40. The method of claim 39, wherein the step of electroporation is performed in a solution

comprising glycerol.

41. A population of genetically edited human cells having at least one genetic modification resulting in decreased ELANE mRNA or protein expression.

42. The population of claim 41, wherein the genetically edited human cells are isolated.

43. A population of genetically edited progenitor cells having at least one genetic modification

resulting in decreased ELANE mRNA or protein expression.

44. A composition comprising isolated genetically edited human cells of claims 41 and 42.

45. A composition comprising genetically edited progenitor cells of claims 43.

46. A method of treating a disease associated with abnormal ELANE gene expression, the method comprising, administering to a subject in need thereof a gene editing agent that targets the ELANE gene, wherein the edited ELANE gene comprises at least one mutation selected from the group consisting of a loss-of-function mutation, a through stop-gain mutation, a frameshift mutation, a premature termination codon, and a splicing mutation that encodes a premature termination codon.

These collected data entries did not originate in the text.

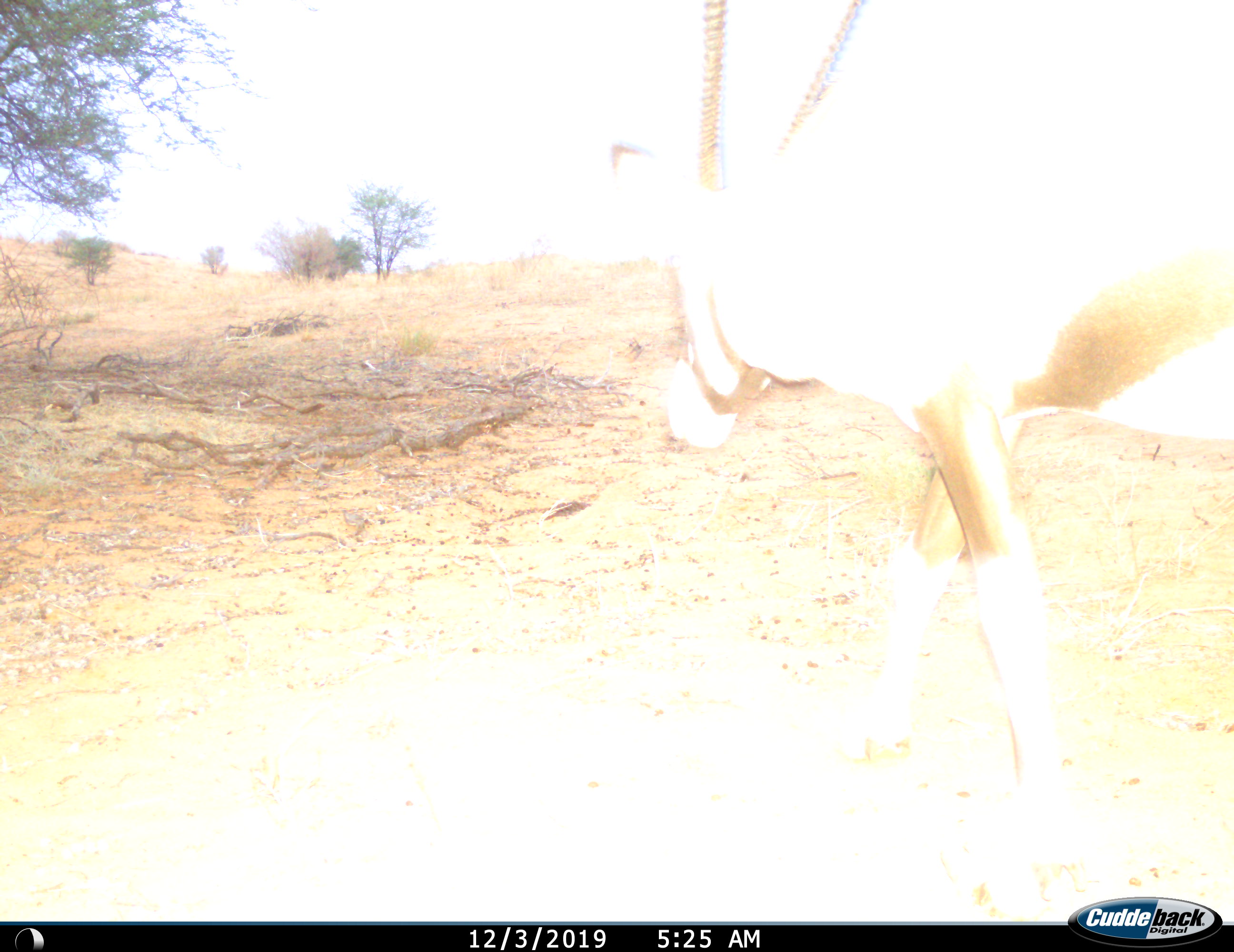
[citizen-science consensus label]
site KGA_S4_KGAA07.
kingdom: Animalia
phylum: Chordata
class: Mammalia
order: Artiodactyla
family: Bovidae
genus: Oryx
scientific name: Oryx gazella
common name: gemsbok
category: oryx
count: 1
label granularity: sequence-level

47. The method of claim 47, wherein the disease is selected from the group consisting of chronic obstructive pulmonary disease (COPD) (including acquired disease or genetic alpha- 1 antitrypsin deficiency), cystic fibrosis, acute respiratory distress syndrome (ARDS), acute lung injury (ALI), asthmatic conditions, rheumatoid arthritis, chronic kidney disease, cyclic neutropenia, and severe congential neutropenia.

48. The method of claims 46 or 47, wherein the gene editing agent is selected from the group

consisting of clustered regularly interspaced short palindromic repeats (CRISPR), Transcription activator-like effector nucleases (TALEN), Meganuclease, Zinc finger nucleases, Homologous recombination, and deaminase fusion proteins.

49. The method of claim 46, wherein the at least one mutation results in induction of nonsense- mediated decay, translational repression, or knockdown of transcript.

50. The method of claim 46, wherein the abnormal ELANE gene expression results in abnormal neutrophil elastase protein.

51. The method of claim 46, wherein the gene editing agent is a modified synthetic nucleic acid of any of claims 1-7, a composition of any one of claims 20-26, or a ribonucleoprotein (RNP) complex of claim 27.